Metabolic imaging by simultaneous 2-photon FLIM of NAD(P)H and FAD
Proc. SPIE, 2020
We describe a metabolic-imaging system based on simultaneous recording of lifetime images of NAD(P)H and FAD. The system uses two-photon excitation by a dual-wavelength femtosecond fibre laser. The two wavelengths of the laser, 780 nm and 880 nm, are multiplexed synchronously with the frames or the lines of the scan. The recording system uses two parallel TCSPC FLIM channels, detecting from 420 to 475 nm and 480 to 600 nm. By using the multiplexing functions of the TCSPC modules, separate images for NAD(P)H and FAD are recorded. A third image is obtained for the SHG of the 880 nm laser wavelength. Data analysis delivers images of the amplitude-weighted lifetime, tm, the component lifetimes, t1 and t2, the amplitudes of the components, a1 and a2, the amplitude ratio, a1/a2, and the fluorescence-lifetime redox ratio (FLIRR), a2nadh/a1fad. We demonstrate the performance of the system for metabolic imaging of mammalian skin.

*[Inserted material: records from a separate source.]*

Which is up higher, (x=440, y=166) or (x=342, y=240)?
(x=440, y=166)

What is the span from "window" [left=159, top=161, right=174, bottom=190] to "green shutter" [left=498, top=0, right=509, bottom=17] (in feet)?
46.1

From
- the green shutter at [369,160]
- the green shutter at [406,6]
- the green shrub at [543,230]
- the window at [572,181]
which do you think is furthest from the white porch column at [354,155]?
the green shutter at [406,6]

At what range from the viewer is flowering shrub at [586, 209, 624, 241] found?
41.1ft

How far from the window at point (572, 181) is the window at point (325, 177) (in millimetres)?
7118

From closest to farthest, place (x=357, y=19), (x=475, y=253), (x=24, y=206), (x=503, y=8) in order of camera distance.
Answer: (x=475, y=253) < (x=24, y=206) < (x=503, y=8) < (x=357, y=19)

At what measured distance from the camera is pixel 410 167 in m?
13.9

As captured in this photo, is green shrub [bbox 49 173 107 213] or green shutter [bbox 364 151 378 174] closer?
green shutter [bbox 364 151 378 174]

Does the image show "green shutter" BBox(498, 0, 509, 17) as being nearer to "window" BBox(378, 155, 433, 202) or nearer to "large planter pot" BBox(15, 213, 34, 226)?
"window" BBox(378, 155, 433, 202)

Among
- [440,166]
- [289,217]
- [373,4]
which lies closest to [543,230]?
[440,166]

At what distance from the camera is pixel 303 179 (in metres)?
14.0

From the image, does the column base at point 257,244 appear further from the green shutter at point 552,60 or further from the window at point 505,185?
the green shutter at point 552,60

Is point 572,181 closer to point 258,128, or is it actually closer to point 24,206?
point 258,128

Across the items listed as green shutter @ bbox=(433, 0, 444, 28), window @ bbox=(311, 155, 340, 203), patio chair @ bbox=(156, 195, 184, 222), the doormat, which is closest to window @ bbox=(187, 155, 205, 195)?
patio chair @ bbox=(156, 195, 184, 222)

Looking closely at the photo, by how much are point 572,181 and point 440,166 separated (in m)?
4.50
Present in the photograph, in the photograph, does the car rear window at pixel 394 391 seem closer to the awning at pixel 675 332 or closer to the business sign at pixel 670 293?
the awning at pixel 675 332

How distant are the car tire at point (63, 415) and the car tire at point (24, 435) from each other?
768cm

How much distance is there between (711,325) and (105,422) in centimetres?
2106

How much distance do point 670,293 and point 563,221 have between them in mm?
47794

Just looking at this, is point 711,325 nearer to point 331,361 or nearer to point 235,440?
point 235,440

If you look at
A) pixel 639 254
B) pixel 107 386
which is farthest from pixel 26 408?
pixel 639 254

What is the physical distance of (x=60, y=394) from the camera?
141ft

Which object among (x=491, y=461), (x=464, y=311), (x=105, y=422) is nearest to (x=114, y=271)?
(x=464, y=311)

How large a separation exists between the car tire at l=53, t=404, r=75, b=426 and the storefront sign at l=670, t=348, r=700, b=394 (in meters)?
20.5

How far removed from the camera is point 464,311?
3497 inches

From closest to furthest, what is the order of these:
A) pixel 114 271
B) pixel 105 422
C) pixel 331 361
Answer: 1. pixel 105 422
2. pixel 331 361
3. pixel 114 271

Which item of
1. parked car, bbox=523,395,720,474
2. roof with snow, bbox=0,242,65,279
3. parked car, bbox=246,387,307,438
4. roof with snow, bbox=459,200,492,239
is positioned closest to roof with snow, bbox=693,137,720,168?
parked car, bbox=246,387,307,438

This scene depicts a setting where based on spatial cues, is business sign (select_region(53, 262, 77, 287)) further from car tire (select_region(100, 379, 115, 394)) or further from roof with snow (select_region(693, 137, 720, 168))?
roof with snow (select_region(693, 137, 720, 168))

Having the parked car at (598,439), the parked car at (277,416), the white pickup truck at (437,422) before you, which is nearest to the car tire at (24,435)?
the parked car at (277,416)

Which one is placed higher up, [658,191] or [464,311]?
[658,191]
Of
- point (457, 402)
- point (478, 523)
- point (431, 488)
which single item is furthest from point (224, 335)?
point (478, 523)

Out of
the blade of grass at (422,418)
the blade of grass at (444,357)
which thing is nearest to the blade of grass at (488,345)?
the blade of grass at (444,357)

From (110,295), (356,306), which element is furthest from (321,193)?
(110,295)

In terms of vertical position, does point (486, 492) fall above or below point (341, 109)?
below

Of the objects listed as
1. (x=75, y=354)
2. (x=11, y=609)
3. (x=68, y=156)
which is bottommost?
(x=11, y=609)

Correlative NAD(P)H-FLIM and oxygen sensing-PLIM for metabolic mapping
Journal of Biophotonics, 2016
Cellular responses to oxygen tension have been studied extensively. Oxygen tension can be determined by considering the phosphorescence lifetime of a phosphorescence sensor. The simultaneous usage of FLIM of coenzymes as NAD(P)H and FAD+ and PLIM of oxygen sensors could provide information about correlation of metabolic pathways and oxygen tension. We investigated correlative NAD(P)H-FLIM and oxygen sensing-PLIM for simultaneously analyzing cell metabolism and oxygen tension. Cell metabolism and pO2 were observed under different hypoxic conditions in squamous carcinoma cell cultures and in complex ex vivo systems. Increased hypoxia induced an increase of the phosphorescence lifetime of Ru(BPY)3 and in most cases a decrease in the lifetime of NAD(P)H which is in agreement to the expected decrease of the protein-bound NAD(P)H during hypoxia. Oxygen was modulated directly in the mitochondrial membrane. Blocking of complex III and accumulation of oxygen could be observed by both the decrease of the phosphorescence lifetime of Ru(BPY)3 and a reduction of the lifetime of NAD(P)H which was a clear indication of acute changes in the redox state of the cells. For the first time simultaneous FLIM/PLIM has been shown to be able to visualize intracellular oxygen tension together with a change from oxidative to glycolytic phenotype.